Encoding Human Priors: Data Augmentation and Prompt Engineering

Slides: [pdf, pptx]

This lecture covers encoding human priors into machine learning models through data! Two popular ways are data augmentation for training data, and at test-time with large language models (LLMs) using prompt engineering.

This lecture is structured as follows:

  1. ML models fail in simple ways: encoding human priors, overfitting/underfitting
  2. Human priors to augment training data: data augmentation, types of augmentation
  3. Human priors at test-time (LLMs): prompt engineering, context matters, correcting input data

ML Models Fail in Simple Ways

First, let’s start with why this all matters. ML models, if you played with them outside a perfectly manicured ML class environment, will fail in sometimes seemingly simple ways. They seem not just simple, but often silly or stupid to us at first glance. For example, a model that is trained on pictures of dogs that are upright, won’t recognize a sideways rotated dog!
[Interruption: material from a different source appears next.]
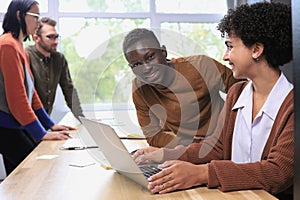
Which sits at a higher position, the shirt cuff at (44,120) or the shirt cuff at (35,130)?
the shirt cuff at (35,130)

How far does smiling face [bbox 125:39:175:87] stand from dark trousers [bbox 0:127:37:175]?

Model misclassifying a rotated dog

That seems ridiculous. But that’s because we know something that the model doesn’t. We know that dogs, while often upright, are sometimes rotated too. We didn’t gather the data because we didn’t think that would be a problem. But we took that for granted. That, in essence, is an example of a human prior.
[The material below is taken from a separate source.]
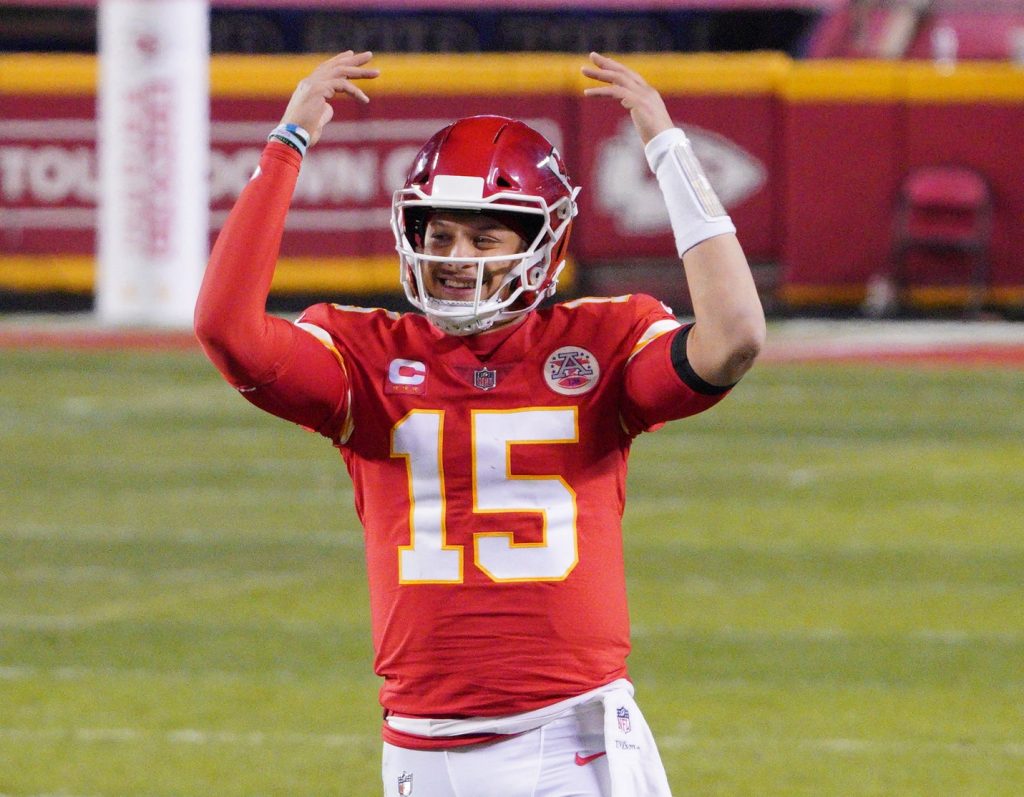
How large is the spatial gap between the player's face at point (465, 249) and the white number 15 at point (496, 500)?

Human priors. They are prior knowledge we have about the world, about the data, about the task. And we often take them for granted, like the rotated dog.

In the case of the rotated dog, it’s a special type of human prior that is particularly useful. That’s an invariance. Basically a change to the input data that doesn’t change its output. This is useful because we can find smart ways to encode them in the input training data without needing to gather more data.

Encoding — what does that mean? It just means finding a function to represent the invariance. So for rotating the image, it’s just a function for rotation.

Specifically, we’re looking at adapting the data today. It’s a very effective place to be doing this and much easier than making architectural or loss function adaptations. It’s a common technique that we ML researchers and practitioners all do.

Model correctly classifying a rotated dog

So with rotated dogs, we get a model that can detect dogs when rotated too. It’s not as simple as just rotating a few dogs. You have to literally do a few, not all of them, and it’s more of an empirical task of figuring out how much of your data you should flip or not to get the desired result.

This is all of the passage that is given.